Friday, March 15, 2024

A tragic way to die

 

I was saddened to read about the cause of an aircraft crash in Switzerland last month.


In a preliminary report published on 12 March, the Swiss Transportation Safety Investigation Board (STSB) said the aircraft, belonging to Skydive Grenchen, was carrying 11 jumpers and one pilot on the afternoon of 18 February. While all jumpers, one of whom was slightly injured in the incident, exited the aircraft, the pilot died in the crash.

“When parachutists were being dropped off, the reserve parachute belonging to a parachutist who was still on the aircraft unintentionally opened,” the STSB says. “The parachutist subsequently collided with the elevator tailplane, causing it to be completely torn off the aircraft and the plane crashed.”

“The pilot was not wearing a rescue parachute,” it adds.


There's more at the link.

It sounds as if the inadvertently opened reserve parachute pulled one of the jumpers out of the plane, from where he collided with the tailplane.  Nobody could have foreseen this sort of incident, or its outcome.  I'm still trying to wrap my brain around how the impact of a human body could break off an elevator tailplane on one side of the aircraft.  One wouldn't think such an impact would be sufficient.  It would injure the person, of course, perhaps fatally, and damage the leading edge of the tailplane, but not knock it completely off the aircraft.  I'm sure the manufacturers will be investigating that as a matter of urgency.

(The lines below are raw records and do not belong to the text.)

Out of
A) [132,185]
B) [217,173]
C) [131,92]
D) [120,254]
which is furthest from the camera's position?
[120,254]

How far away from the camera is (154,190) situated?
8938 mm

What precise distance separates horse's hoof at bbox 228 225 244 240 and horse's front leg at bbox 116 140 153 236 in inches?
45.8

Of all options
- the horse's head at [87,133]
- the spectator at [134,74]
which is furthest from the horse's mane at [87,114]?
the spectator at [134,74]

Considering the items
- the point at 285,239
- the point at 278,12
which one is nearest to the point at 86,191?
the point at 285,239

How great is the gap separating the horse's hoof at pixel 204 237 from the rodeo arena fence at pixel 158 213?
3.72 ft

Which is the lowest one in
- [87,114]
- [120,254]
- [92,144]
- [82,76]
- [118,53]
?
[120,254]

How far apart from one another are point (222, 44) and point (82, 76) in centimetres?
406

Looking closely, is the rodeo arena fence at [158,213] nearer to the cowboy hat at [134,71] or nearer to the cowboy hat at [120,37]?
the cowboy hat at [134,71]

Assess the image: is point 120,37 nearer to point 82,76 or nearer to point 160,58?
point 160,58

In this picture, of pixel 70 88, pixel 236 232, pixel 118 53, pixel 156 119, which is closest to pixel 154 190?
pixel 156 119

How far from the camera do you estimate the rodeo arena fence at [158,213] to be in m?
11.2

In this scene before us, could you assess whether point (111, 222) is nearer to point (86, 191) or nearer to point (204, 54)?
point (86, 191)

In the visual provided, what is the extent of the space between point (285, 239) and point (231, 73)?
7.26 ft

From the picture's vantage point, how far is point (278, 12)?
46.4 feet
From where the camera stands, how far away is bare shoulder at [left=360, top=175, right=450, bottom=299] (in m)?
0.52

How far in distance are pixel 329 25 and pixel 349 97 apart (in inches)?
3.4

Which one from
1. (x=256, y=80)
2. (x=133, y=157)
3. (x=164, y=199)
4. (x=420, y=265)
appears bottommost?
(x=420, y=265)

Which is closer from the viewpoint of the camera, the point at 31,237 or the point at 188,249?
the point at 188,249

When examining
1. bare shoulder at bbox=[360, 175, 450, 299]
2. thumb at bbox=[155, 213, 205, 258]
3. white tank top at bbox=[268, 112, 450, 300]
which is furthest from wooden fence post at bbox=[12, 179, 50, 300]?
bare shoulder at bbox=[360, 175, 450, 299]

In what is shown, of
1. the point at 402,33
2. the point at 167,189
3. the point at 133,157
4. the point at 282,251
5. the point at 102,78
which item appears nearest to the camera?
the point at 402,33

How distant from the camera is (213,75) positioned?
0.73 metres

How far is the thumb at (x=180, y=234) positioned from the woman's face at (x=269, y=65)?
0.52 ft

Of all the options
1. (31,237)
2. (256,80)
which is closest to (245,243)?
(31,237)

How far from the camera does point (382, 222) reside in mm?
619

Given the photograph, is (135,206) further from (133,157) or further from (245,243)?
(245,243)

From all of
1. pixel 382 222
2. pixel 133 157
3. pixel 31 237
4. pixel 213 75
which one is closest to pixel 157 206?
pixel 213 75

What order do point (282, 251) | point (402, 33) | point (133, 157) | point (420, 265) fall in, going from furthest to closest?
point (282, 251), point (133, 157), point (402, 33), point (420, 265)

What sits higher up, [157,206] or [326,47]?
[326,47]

The death of the pilot was a tragedy, of course.  The skydiving club had apparently bought the aircraft more than a decade ago, and he'd flown it for the club for years.  It just goes to show:  "in the midst of life we are in death", as the classic funeral service puts it.  We never know when or where or how we may come to our end.  That's a sobering thought . . . and it should be.

Peter


8 comments:

Anonymous said...

I had an acquaintance about 20 years ago who was the pilot for skydivers. On one of his flights, a skydiver had his chute open as he exited the plane and become tangled in the rudder. Many blessings that day. The skydiver spinning out of control connected to the rudder was able to reach his knife and cut the lines so he could deploy his reserve chute. The pilot knew the plane was going to crash, so he headed it into a safe location and put on a spare chute. I think it might have been his first jump. No one hurt on the ground in the plane crash and the original entangled skydiver, while beat up, also survived.

Old NFO said...

This just proves you cannot possibly 'predict' all the ways things can and do go wrong... May he rest in peace.

Beans said...

If the chute caught wind and snagged the parachuter out quickly, that could explain the force needed to tear the control surface off. Plane going forward, guy stopped in air, that's not a good combo.

Anonymous said...

A chute coming loose inside the jump plane is the single most dangerous and most feared accident that can happen during skydiving. Way back when, it was the number one incident we talked about and trained for. General consensus was you had a few seconds to get everybody out of the airplane if the chute got out the door and then it was all over.

At the jump park where I flew skydivers, the skydivers were taught that if a chute came loose in the plane everyone was to dive on it and hold on until we got the plane back on the ground. If it got out the door, it was everybody out no matter what the circumstances.

FormerFlyer

Anonymous said...

Jumoers are known to joke around. Messing with the pilot, aircraft, or other jumpers is not unheard of. I would consider that some joker pulled the reserve on another jumper as a joke.

Jen said...

I became an emergency nurse after some skydivers came down on the road in front of me. Their chute got tangled and didn't open. It forever cured me if my desire to skydive.

Anonymous said...

Thirty-some years ago, I had the pleasure and privilege to attend Army Airborne School. Great memories! One of the lessons that stuck with me was: "If your reserve deploys inside the aircraft and the door is open, you had better beat the chute out the door". Paratroopers are taught to always cover the reserve ripcord grip with the flat of their hand. I know skydiving chutes are different, I think the cutaway/reserve ripcord is on the chest harness. I can easily see the hung jumper ripping the stabilizer off the plane, he is going to hit it at the speed the plane is going x his weight. Tragic accident.

Anonymous said...

Do they still call skydive pilots "Elevator Operators "?